Tennessee Cattlemen’s Feature: Margie Hunter

10533725_10204458608454942_5566558635109707175_nIn Tennessee, we have dedicated cattle producers working to raise the best beef they can, caring for the land and livestock…and providing a good life for their families. Today, we feature one of them: Margie Baker Hunter. Read about her love for the livestock and for her life on the farm…

How long has your family been involved in raising cattle?

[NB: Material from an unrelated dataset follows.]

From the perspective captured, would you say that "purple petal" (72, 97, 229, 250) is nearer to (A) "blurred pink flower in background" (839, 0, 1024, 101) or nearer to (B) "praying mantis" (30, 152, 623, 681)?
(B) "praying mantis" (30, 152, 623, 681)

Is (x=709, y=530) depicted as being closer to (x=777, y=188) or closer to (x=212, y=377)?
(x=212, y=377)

Tell us about how it got started.
Hunter Farms has been at the same location for 3 generations.  It started as a dairy farm and switched to beef cattle in the early 1990’s.  I grew up on a commercial cow calf farm in Kentucky and both my husband and I have been involved with raising cattle our whole lives.

Tell us about your farm today.
Today we raise mostly purebred Angus.  We also have some commercial cows that we use a Hereford bull on and sell calves through the Upper Cumberland Beef Alliance, which is part of the Tennessee Livestock Producers.  We have purchased cattle from other purebred producers and even flushed two of our cows to improve our genetics, and also use artificial insemination to bring in new bloodlines.  David spends a great deal of time comparing bulls to try and find the perfect match for our cows.  Since we raise replacement heifers, he focuses on bulls with good maternal traits, but we also want cattle that will grow well.

What was your favorite part about growing up on the farm?
My favorite part about growing up on a farm was getting to work alongside my dad.  Being outside and working with livestock were just added benefits.  David worked with his father in the dairy, and learned the value of hard work at an early age.  We both learned the value of hard work and how to appreciate what we have from growing up on a farm.

What have been some of the trials you or your family has had to overcome?
The weather is a big one that we have no control over.  A drought year that lead to poor pastures and lack of hay is one trial.  Another is volatile cattle markets.  We are fortunate right now to be selling some of the highest cattle we’ve ever sold.  But any producer will tell you that prices can drop at any time.  A third trial is dealing with animal activist groups.  Most of these groups try to portray farmers in a negative manner, and if the public took the opportunity to ask a local farmer, they would see that farmers are hardworking caretakers of the land and their animals.

10329279_10203882007920289_7376703325778794262_nWhat is one thing you wish more people knew about life on the farm?
Farming is a job that can be 24/7.  During harvest time extra hours are spent in the field – whether with row crops or hay.  Calving season can be round the clock as well, making sure the new heifers are checked on regularly and that they have help they need if necessary.  Farming is not just a job, it’s a way of life.  It’s what we do each day, and we do it because we love it!

What does it mean to you to be able to work with your family every day?
Watching the grandkids help out on the farm is one of the most gratifying things in my life.  Being able to work alongside my husband in our cattle operation is another.  I do work off the farm, but love being able to help out any time that I can.  David has said quite often that what he does is not a job – it’s what he loves!

Do you have any advice for young Tennessee cattle producer about the business?
Get involved with groups like the Tennessee Cattlemen’s Association both in your county and at the state and national levels.  They have many educational meetings where you can learn about new and innovative practices that you can use on your own farm.  Know that there will be times when the market is good, and be ready if it drops.  And always remember, you have the best job around!  You’re never going to work if you love what you do!

10801491_10205308112692017_921856730033510601_nWhat’s your favorite beef dish?
I think steak is my favorite, but I really like beef in general.  I do appreciate what the Beef Industry Council does in using creating new beef dishes from less desired cuts, through research and development.  The Flat Iron steak is a good example of this, and with a portabella mushroom and cheese on top it is awesome!

Is there anything else you can share with us?

Even as a kid, I always felt that farming was what I wanted to do when I grew up.  I am just thankful that I found a wonderful husband that I am able to share my passion with.  Taking care of the land and our animals – it’s not just a job, it’s what we love to do.